Which Clarisonic you choose depends on whether you want mainly face or face AND body, and how sensitive your skin is. The Olay brush is a completely different product, the bristles exfoliate whereas with the Clarisonic you should not press, allowing the agitated liquid in your cleanser to deep clean the skin. Have you ever used a sonic toothbrush?


----------



## internetchick (Jan 5, 2012)

I have the Clarisonic Classic. IMO it is a $200 gimmick.


----------



## ladygrey (Jan 5, 2012)

Firefox 2725: I've recently switched to using only purity made simple and hope in a jar, and I've had really good results from just doing that, but I would like to even out the bumps I've got and work on reducing the pores on my nose. I used to use a Clearasil face scrub every night along with a toner and some clearasil cream, but I think that might have been too harsh and drying. I think if I go with the Clarisonic I'm going to get the Mia-- I'm just concerned about my face and the price is much more affordable. And yes, I used to use a sonic toothbrush when I had braces, and it worked great!

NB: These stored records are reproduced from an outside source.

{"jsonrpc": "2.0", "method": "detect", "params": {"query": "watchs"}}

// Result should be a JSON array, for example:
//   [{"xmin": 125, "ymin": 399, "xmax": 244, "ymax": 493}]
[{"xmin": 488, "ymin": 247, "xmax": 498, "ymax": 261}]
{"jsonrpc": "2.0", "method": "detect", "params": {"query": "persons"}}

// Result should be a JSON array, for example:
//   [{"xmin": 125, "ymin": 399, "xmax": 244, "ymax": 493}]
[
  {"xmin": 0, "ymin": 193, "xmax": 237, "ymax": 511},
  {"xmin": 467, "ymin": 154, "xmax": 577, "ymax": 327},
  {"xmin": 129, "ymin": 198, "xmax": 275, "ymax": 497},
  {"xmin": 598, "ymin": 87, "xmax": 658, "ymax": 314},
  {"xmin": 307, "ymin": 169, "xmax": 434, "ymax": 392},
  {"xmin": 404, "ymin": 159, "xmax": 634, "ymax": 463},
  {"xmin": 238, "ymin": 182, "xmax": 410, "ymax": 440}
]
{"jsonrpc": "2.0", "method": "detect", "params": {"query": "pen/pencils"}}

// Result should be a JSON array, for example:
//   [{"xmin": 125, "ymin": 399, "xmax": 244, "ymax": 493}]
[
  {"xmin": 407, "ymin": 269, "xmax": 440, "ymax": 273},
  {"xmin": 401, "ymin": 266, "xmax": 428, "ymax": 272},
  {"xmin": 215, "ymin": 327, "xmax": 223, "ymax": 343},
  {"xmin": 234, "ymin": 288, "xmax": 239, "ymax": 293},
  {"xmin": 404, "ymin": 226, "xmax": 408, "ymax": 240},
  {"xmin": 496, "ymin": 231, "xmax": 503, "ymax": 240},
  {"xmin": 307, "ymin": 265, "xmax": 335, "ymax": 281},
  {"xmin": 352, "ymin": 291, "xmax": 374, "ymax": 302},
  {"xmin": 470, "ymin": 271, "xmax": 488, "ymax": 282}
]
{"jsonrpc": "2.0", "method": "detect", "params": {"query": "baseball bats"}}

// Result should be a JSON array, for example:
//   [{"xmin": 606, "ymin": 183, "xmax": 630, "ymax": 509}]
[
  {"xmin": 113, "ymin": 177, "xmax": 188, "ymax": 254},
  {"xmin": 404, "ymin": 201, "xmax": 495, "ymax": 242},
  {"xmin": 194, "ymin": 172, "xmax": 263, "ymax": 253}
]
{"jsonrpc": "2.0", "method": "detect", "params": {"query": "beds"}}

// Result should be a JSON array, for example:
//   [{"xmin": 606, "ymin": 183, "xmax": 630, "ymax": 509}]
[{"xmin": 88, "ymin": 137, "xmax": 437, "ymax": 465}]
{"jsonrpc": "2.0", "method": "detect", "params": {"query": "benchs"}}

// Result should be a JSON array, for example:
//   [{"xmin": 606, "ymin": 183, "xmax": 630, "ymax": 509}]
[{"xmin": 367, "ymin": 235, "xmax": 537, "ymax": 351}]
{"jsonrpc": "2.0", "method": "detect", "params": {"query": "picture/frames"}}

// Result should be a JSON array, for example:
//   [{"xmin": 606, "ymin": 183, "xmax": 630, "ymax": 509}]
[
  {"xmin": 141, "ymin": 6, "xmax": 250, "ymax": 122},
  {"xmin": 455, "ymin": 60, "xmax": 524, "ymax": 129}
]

Thanks for the help everyone!


----------



## Adrienne (Jan 5, 2012)

I think the main difference is where you use it. If just on your face I would just get the Mia. If you plan to use it on your body, get the plus. I really didn't see a huge difference and I stuck to the routine of using it at night only for about 4 months. If anything it somewhat dried my skin and made it feel taut. My face looked a little brighter but not enough imo to justify the price tag. I got mine with Sephora's F&amp;F sale but it was still expensive.


----------